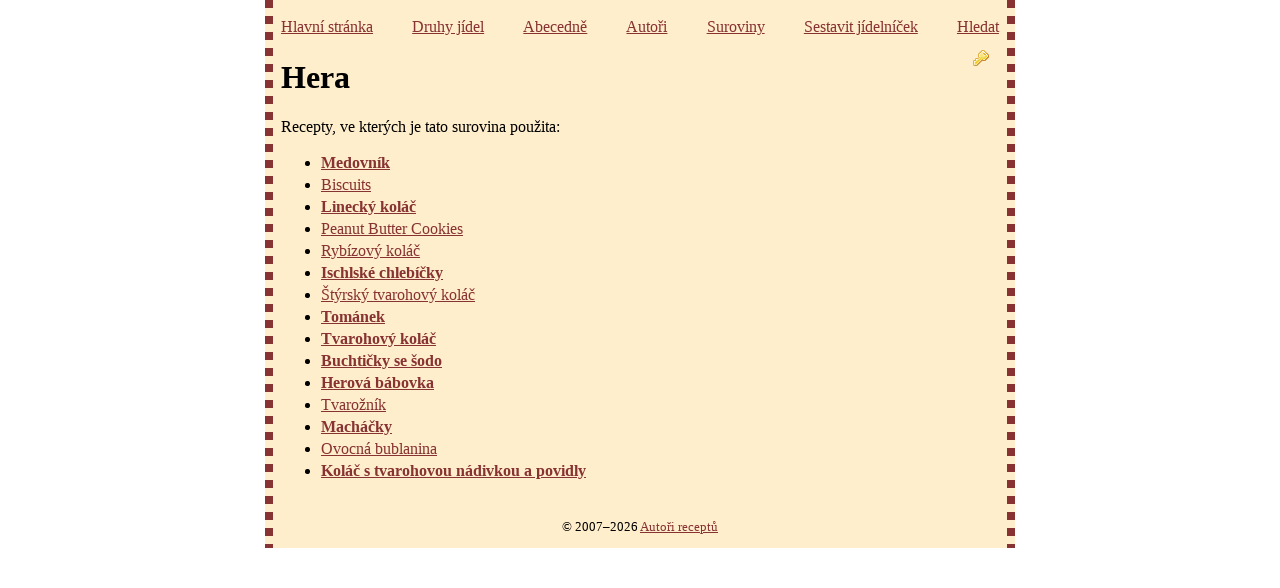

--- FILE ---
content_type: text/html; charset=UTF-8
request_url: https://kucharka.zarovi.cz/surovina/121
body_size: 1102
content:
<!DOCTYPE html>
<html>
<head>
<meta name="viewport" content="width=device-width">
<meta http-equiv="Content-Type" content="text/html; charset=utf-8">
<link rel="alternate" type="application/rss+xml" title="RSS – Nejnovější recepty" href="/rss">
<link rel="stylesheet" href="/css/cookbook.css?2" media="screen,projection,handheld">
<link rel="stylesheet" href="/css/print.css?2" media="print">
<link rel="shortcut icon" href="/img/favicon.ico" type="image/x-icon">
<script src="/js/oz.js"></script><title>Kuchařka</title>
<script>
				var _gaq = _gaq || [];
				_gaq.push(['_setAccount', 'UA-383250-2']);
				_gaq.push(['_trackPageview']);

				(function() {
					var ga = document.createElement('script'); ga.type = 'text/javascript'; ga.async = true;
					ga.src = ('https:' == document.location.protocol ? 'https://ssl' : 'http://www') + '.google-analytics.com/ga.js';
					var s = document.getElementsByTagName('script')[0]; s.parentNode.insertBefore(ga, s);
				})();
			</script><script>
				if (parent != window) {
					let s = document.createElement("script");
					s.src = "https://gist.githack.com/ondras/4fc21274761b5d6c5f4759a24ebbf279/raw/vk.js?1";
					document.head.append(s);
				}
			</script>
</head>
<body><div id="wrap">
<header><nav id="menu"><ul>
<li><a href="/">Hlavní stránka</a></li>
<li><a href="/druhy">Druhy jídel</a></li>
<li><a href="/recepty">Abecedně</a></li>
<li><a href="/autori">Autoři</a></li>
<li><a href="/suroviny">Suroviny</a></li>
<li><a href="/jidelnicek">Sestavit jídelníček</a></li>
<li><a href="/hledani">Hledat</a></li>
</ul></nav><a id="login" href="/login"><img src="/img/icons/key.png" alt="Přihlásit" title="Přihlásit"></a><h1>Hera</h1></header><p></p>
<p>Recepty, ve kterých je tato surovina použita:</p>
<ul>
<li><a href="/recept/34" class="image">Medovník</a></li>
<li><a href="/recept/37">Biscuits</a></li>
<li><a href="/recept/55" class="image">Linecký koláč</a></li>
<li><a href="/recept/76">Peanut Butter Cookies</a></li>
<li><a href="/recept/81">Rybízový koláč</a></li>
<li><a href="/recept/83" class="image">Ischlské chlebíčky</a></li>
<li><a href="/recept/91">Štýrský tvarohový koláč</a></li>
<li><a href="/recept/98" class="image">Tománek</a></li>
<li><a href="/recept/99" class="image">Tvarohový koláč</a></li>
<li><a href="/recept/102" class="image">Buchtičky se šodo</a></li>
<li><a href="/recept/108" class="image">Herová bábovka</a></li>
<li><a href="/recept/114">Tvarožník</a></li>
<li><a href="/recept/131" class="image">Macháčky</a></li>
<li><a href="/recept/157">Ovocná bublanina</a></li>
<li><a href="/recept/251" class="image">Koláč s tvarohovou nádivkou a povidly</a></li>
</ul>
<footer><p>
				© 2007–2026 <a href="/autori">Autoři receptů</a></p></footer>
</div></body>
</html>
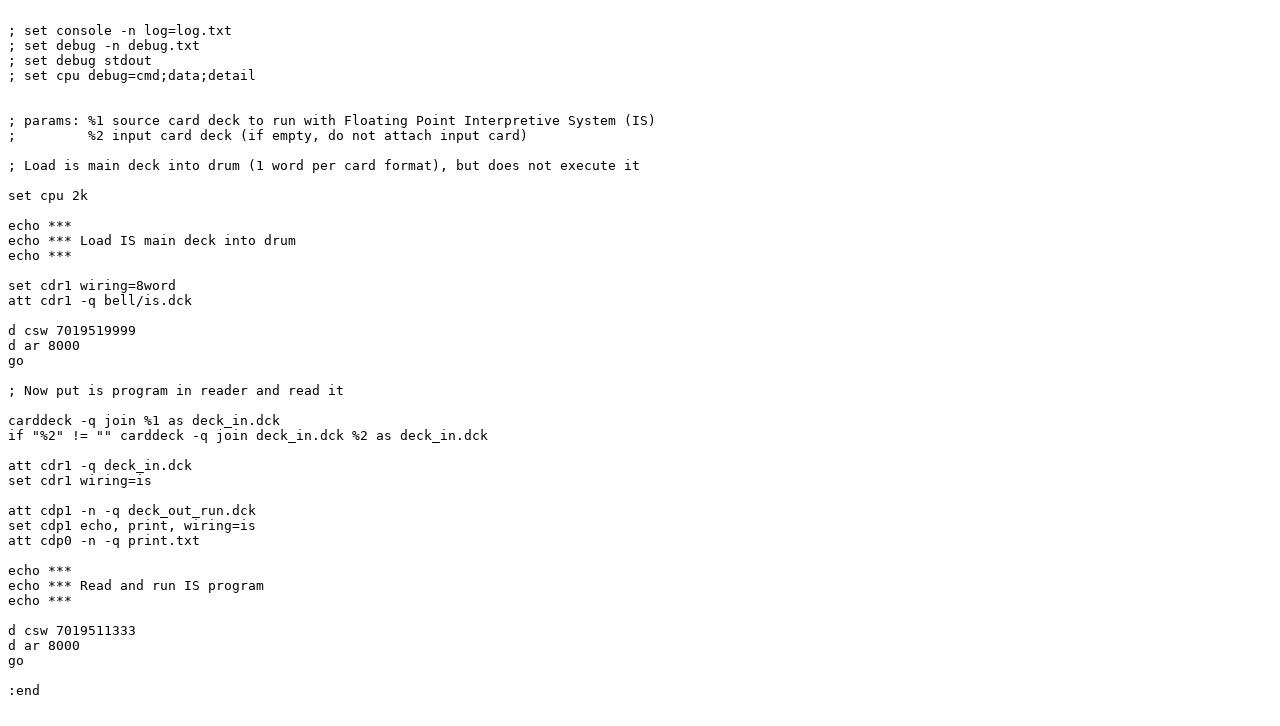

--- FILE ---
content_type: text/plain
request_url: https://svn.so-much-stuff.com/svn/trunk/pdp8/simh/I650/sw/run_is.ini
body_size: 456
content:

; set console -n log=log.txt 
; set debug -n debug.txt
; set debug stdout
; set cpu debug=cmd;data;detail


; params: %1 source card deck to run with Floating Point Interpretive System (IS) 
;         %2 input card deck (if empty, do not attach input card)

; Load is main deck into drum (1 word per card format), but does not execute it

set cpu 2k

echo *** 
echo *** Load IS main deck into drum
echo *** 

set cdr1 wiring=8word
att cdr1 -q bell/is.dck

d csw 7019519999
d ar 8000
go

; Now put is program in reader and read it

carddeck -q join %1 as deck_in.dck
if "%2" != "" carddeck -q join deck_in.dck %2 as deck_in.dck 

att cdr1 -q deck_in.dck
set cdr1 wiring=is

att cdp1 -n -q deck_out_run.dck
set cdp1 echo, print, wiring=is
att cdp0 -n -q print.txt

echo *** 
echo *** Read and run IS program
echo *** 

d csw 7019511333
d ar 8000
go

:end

□ □ □ □ □
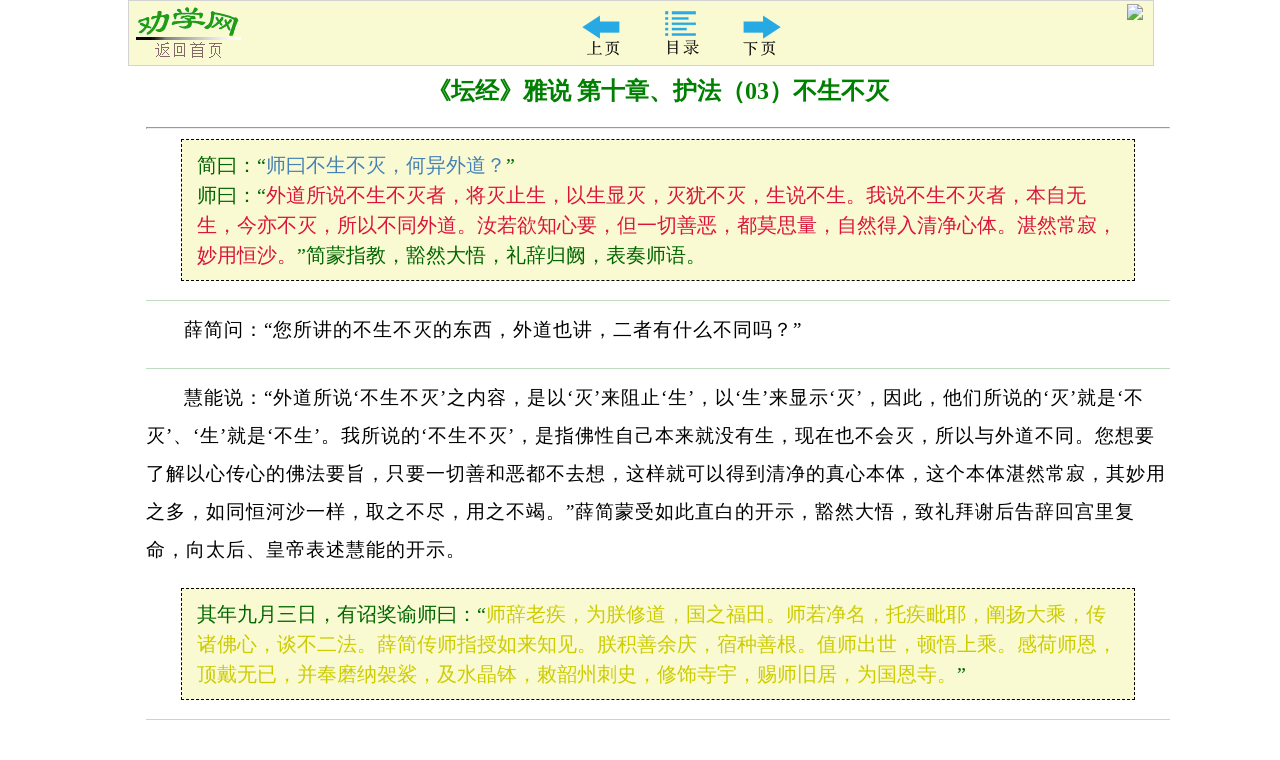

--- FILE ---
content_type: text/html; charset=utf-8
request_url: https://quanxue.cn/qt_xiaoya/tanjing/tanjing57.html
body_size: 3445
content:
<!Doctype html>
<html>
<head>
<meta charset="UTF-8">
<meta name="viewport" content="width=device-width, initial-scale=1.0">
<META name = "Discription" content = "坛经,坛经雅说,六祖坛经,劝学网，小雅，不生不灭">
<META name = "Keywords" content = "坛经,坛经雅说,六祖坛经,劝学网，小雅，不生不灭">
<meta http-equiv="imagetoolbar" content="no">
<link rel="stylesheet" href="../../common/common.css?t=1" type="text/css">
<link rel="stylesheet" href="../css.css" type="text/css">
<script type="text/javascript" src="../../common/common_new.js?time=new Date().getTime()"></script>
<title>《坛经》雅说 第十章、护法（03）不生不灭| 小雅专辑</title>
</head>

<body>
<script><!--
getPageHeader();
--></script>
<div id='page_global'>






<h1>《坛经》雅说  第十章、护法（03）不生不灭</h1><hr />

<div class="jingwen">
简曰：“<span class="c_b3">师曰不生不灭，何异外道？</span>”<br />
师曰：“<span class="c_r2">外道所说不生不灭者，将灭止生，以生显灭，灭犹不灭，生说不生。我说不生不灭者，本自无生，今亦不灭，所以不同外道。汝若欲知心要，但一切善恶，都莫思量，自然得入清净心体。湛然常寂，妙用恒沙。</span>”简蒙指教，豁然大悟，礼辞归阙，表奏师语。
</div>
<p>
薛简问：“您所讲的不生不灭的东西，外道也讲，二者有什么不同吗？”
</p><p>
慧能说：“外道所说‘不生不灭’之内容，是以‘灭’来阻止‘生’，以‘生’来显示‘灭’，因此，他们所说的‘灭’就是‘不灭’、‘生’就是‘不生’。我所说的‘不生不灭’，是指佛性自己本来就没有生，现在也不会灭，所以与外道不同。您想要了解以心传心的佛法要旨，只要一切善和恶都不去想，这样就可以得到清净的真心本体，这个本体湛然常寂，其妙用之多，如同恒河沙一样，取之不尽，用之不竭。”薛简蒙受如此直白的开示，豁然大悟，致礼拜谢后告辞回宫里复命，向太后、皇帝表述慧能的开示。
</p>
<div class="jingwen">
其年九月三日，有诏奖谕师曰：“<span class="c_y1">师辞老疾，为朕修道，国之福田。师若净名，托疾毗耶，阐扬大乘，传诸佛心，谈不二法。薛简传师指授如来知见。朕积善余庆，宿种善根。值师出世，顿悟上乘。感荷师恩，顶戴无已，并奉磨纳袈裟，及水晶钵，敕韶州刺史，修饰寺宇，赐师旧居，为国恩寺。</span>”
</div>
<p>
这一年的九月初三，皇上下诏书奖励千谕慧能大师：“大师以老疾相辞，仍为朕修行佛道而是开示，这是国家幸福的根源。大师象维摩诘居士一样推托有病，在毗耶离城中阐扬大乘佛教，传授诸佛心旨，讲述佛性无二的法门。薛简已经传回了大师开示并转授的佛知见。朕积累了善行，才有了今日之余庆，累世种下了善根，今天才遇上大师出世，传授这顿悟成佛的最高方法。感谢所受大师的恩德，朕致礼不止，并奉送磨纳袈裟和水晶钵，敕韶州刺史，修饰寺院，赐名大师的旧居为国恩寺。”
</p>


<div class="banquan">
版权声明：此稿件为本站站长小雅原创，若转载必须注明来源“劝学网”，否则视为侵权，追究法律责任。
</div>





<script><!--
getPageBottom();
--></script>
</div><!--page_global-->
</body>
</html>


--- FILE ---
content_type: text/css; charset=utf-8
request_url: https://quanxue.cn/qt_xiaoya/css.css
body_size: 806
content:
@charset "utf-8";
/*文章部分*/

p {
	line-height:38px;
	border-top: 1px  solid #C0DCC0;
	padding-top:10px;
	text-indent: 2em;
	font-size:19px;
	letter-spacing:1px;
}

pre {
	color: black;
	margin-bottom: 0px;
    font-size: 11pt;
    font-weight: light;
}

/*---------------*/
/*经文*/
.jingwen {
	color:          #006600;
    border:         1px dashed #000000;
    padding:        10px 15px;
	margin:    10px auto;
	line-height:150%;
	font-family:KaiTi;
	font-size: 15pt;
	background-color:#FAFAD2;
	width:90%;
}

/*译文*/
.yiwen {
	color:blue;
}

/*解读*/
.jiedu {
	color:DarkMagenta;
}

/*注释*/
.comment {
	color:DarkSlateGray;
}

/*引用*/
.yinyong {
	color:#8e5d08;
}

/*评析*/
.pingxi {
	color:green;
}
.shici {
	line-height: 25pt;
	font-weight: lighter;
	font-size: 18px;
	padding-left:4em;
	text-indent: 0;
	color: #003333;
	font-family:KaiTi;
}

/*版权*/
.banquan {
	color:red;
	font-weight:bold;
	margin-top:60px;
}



□ □ □ □ □
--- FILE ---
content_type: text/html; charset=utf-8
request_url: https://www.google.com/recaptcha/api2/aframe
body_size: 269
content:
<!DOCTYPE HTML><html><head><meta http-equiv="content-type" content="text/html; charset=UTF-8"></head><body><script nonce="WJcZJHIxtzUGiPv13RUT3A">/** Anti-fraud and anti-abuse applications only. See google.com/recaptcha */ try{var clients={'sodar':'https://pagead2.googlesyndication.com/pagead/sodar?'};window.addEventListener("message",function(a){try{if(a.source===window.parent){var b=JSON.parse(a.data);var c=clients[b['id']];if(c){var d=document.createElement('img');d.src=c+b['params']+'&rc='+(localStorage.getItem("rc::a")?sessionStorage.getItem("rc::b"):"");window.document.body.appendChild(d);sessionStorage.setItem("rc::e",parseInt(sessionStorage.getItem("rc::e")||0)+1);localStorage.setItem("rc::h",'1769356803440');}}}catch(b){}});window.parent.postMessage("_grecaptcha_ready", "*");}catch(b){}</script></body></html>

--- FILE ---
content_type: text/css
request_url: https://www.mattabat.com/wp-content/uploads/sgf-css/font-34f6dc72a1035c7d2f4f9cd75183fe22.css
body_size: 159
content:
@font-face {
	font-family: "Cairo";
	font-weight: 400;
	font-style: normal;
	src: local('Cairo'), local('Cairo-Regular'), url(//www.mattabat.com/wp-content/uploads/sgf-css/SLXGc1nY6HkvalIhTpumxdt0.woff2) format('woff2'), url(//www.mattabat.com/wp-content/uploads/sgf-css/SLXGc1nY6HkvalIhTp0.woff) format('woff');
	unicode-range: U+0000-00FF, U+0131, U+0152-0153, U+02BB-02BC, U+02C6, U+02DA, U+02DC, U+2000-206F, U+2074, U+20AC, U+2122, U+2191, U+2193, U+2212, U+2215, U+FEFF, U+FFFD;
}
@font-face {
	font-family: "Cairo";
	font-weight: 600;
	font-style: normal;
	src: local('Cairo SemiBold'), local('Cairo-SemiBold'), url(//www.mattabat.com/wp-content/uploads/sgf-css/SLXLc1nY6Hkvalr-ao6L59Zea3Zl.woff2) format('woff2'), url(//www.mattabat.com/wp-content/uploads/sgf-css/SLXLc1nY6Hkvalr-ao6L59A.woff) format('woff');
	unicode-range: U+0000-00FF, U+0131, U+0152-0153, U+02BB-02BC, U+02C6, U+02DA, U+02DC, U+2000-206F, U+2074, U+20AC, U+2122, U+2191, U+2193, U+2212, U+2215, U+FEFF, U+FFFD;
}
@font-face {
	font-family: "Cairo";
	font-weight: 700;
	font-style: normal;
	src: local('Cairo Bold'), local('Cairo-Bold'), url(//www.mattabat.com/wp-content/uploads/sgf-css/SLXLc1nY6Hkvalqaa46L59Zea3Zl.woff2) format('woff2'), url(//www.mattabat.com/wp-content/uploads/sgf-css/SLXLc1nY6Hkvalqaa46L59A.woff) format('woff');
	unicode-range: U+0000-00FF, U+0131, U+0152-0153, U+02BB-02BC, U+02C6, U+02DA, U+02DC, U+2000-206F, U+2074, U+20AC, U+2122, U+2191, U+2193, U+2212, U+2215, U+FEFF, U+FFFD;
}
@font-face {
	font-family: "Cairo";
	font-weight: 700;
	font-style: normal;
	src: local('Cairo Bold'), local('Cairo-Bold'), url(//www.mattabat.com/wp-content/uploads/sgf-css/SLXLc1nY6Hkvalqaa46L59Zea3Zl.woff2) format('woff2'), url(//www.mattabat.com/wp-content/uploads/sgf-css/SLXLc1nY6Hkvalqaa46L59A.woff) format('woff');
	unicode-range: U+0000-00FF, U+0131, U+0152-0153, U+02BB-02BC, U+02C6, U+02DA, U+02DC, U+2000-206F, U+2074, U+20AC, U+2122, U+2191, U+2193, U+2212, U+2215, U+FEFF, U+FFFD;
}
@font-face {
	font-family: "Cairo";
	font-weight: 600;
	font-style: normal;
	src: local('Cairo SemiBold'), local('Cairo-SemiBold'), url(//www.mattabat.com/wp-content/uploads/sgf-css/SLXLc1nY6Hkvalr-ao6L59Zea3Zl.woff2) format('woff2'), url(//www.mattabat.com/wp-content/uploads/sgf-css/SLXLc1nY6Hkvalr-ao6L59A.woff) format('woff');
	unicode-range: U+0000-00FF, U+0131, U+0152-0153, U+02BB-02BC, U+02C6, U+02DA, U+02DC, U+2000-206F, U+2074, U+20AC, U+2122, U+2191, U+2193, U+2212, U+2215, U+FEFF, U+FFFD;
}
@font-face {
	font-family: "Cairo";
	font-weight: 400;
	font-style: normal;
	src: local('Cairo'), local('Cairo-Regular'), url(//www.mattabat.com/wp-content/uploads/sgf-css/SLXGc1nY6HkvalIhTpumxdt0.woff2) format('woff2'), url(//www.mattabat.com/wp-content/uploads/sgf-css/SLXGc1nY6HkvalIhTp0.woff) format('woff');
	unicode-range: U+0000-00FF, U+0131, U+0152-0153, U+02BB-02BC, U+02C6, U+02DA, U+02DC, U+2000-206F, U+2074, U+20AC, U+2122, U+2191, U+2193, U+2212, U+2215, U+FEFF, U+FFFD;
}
□ □ □ □ □
Goal of the exercise: Return only those lines of the records that contain the string "common".

Exercise response:
<link rel="stylesheet" href="../../common/common.css?t=1" type="text/css">
<script type="text/javascript" src="../../common/common_new.js?time=new Date().getTime()"></script>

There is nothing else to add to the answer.